Copy the entries verbatim, from the line containing "How far away" through the end of the entries, inclusive, and omit the pictures.

# Given records
▽

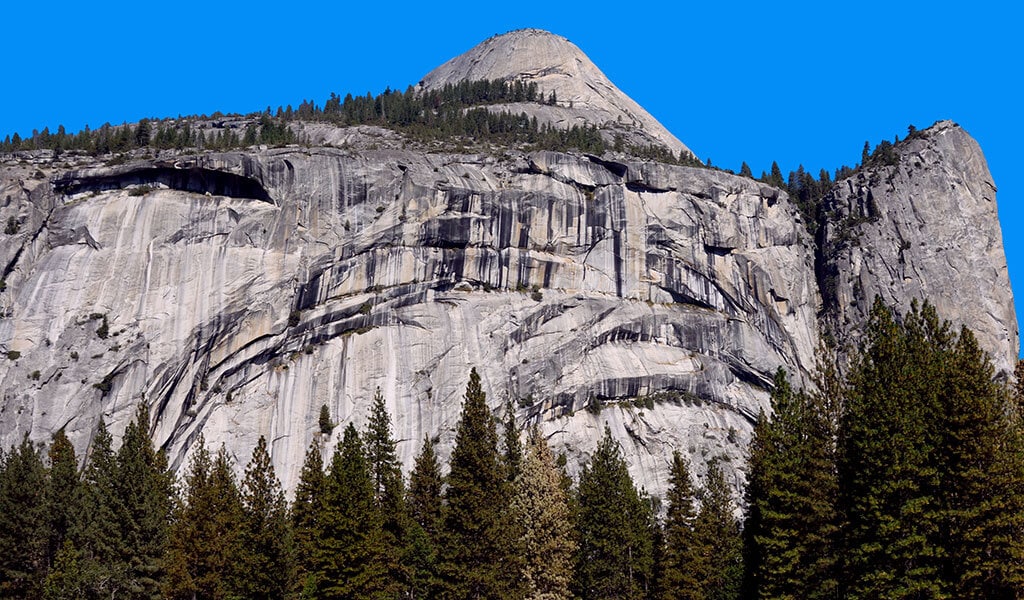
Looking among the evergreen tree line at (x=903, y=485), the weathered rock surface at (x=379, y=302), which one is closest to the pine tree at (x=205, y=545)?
the evergreen tree line at (x=903, y=485)

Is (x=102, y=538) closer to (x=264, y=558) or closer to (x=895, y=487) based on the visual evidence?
(x=264, y=558)

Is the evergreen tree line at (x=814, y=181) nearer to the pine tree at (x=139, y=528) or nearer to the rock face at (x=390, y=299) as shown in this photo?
the rock face at (x=390, y=299)

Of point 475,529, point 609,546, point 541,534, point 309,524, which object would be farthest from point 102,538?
point 609,546

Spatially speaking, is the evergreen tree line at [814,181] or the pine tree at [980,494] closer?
the pine tree at [980,494]

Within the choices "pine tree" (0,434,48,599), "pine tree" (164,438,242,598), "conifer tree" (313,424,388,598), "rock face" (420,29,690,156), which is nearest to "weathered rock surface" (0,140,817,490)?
"pine tree" (0,434,48,599)

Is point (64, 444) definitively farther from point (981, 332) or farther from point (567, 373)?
point (981, 332)

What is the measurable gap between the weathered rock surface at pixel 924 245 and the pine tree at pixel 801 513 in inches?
3307

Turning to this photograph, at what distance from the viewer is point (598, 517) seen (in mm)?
69375

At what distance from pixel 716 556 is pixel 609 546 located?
315 inches

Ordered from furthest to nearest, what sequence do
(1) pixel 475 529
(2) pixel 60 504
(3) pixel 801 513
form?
(2) pixel 60 504
(1) pixel 475 529
(3) pixel 801 513

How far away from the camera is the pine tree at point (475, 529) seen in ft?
205

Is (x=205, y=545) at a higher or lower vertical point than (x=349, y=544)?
higher

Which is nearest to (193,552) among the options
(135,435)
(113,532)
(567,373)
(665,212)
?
(113,532)

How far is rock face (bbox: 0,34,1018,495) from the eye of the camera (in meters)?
106
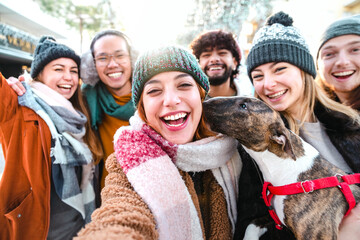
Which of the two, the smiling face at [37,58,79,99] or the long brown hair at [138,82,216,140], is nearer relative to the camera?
the long brown hair at [138,82,216,140]

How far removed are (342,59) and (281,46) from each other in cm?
101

△

# Response
How far away from the camera is the pine tree at point (475, 529) seen in ft?
205

Is (x=205, y=545) at a higher or lower vertical point than (x=349, y=544)?
higher

Which is nearest to (193,552) among the options
(135,435)
(113,532)
(567,373)
(665,212)
?
(113,532)

How far is rock face (bbox: 0,34,1018,495) from the eye of the camera (in meters)?
106
Which of the two, the smiling face at [37,58,79,99] or the long brown hair at [138,82,216,140], is nearer relative to the camera?
the long brown hair at [138,82,216,140]

How far removed are (342,59) and (281,46) from each other in cm?
101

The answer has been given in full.